# aloha



## Shadofox (19 Dez. 2013)

auch ich möchte mich den möglichen Begrüßungen tapfer entgegenwerfen.... 
ich bin 31 Jahr alt auf Hawaii geboren (wie auch Barak oder Jessica Alba) und schau mir gern die Fotos der Roten Tepiche und Veranstalltungen an. und hier soll es ja angeblich ein paar davon geben  

na dann wünsche ich euch allen noch ne ruhige Nacht


----------



## Punisher (19 Dez. 2013)

willkommen hier


----------



## General (19 Dez. 2013)

Herzlich Willkommen auf CB


----------



## adriane (19 Dez. 2013)

Welcome auf 222832 !!!

Gruss Adriane !!!


----------



## Shadofox (20 Dez. 2013)

yeah.. da wird man bei euch aber freundlich Begrüßt. .  

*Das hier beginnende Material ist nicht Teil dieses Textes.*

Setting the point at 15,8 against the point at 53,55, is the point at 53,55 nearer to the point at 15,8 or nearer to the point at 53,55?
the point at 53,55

das bin ich garnicht mehr gewohnt und muss das ersmal verdauen harhar


----------



## Krone1 (20 Dez. 2013)




----------



## Hehnii (20 Dez. 2013)

Viel Spaß beim Stöbern und Herzlich Willkommen!


----------



## candicefan (21 Dez. 2013)

Welcome!


----------



## Robe22 (22 Dez. 2013)

Shadofox schrieb:


> yeah.. da wird man bei euch aber freundlich Begrüßt. .
> 
> das bin ich garnicht mehr gewohnt und muss das ersmal verdauen harhar





Die Begrüssungen gehen weiter 

Herzlich Willkommen!


----------